Stored entries:

__________

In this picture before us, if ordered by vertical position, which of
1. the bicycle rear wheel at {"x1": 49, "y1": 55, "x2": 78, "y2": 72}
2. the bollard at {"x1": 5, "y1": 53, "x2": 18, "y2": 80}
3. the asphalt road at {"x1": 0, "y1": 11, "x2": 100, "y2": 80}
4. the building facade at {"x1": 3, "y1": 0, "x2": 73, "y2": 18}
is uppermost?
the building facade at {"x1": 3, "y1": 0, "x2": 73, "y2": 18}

__________

AIM OF THE TASK: Echo every line of the listing back verbatim.

TASK OUTPUT:
In this picture before us, if ordered by vertical position, which of
1. the bicycle rear wheel at {"x1": 49, "y1": 55, "x2": 78, "y2": 72}
2. the bollard at {"x1": 5, "y1": 53, "x2": 18, "y2": 80}
3. the asphalt road at {"x1": 0, "y1": 11, "x2": 100, "y2": 80}
4. the building facade at {"x1": 3, "y1": 0, "x2": 73, "y2": 18}
is uppermost?
the building facade at {"x1": 3, "y1": 0, "x2": 73, "y2": 18}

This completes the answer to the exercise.